* [Check your understanding]
A – In the derivation of the sum of the powers below, explain how the inner sum of binom(j, l) over j from 1 to k is rewritten before it reaches binom(k+1, l+1).
B – In the derivation of the sum of the powers below, for which values of n and k is the identity stated to hold?

* [Quoted passage]
---

We observe that, for \(n,k \ge 1\), we have

$$\begin{aligned} \, (1)_{n,\lambda}+(2)_{n,\lambda}+\cdots+(k)_{n,\lambda}&=\sum_{j=1}^{k}(j)_{n,\lambda}=\sum_{j=1}^{k}\sum_{l=1}^{k}{n\brace l}_{\lambda}(j)_{l} \\ &=\sum_{l=1}^{n}{n\brace l}_{\lambda}l!\sum_{j=1}^{k}\binom{j}{l}=\sum_{l=1}^{n}{n \brace l}_{\lambda}l!\sum_{j=1}^{k}\bigg(\binom{j+1}{l+1}-\binom{j}{l+1}\bigg) \nonumber \\ &=\sum_{l=1}^{n}{n \brace l}_{\lambda}l!\binom{k+1}{l+1}.\nonumber \end{aligned}$$
(70)

By (70), we get

$$(1)_{n,\lambda}+(2)_{n,\lambda}+\cdots+(k)_{n,\lambda}= \sum_{l=1}^{n}{n \brace l}_{\lambda}l!\binom{k+1}{l+1},\quad (n\in\mathbb{N}). $$
(71)

---

* [Dataset extract]
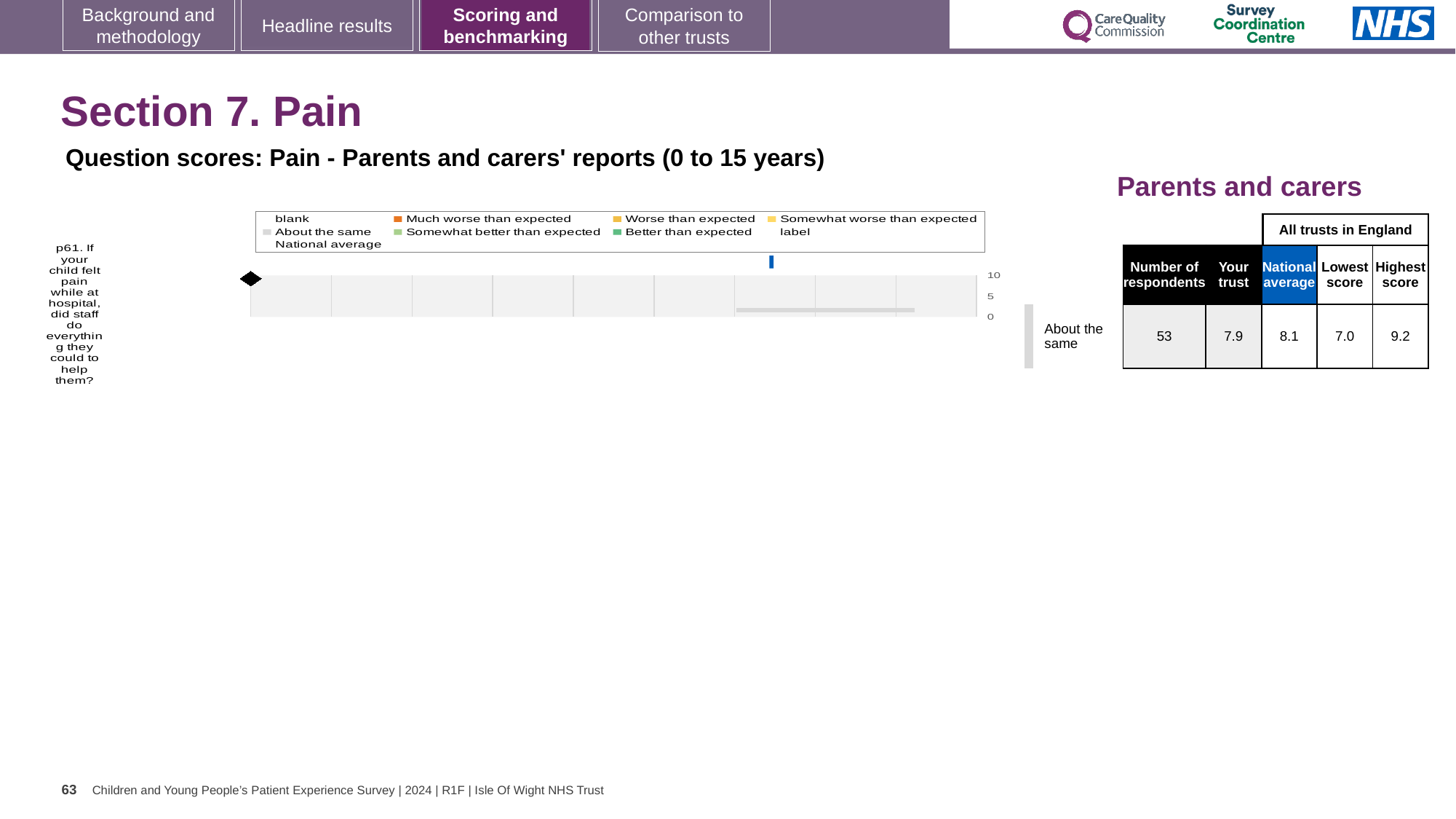
What is the difference between the highest score (9.2) and the lowest score (7.0) for p61 in the table beside the chart? 2.2 What kind of chart is shown on the slide? bar chart According to the table beside the chart, what is the national average score for p61? 8.1 According to the table beside the chart, what is the 'Your trust' score for p61? 7.9 How many survey questions (categories) are plotted in the chart? 1 Which is larger for p61: the 'Your trust' score or the national average? National average Which benchmark category is the p61 result assigned to, as shown beside the chart? About the same Which question number is plotted in the chart? p61 How many entries does the chart's legend list? 9 According to the table beside the chart, how many respondents answered p61? 53 According to the table beside the chart, what is the lowest score among all trusts in England for p61? 7.0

---

* [Task solutions]
A – Each term binom(j, l) is written as the difference binom(j+1, l+1) − binom(j, l+1). Summed over j from 1 to k, these differences combine into the single binomial coefficient binom(k+1, l+1) shown in the last line of (70).

B – It holds for n, k ≥ 1.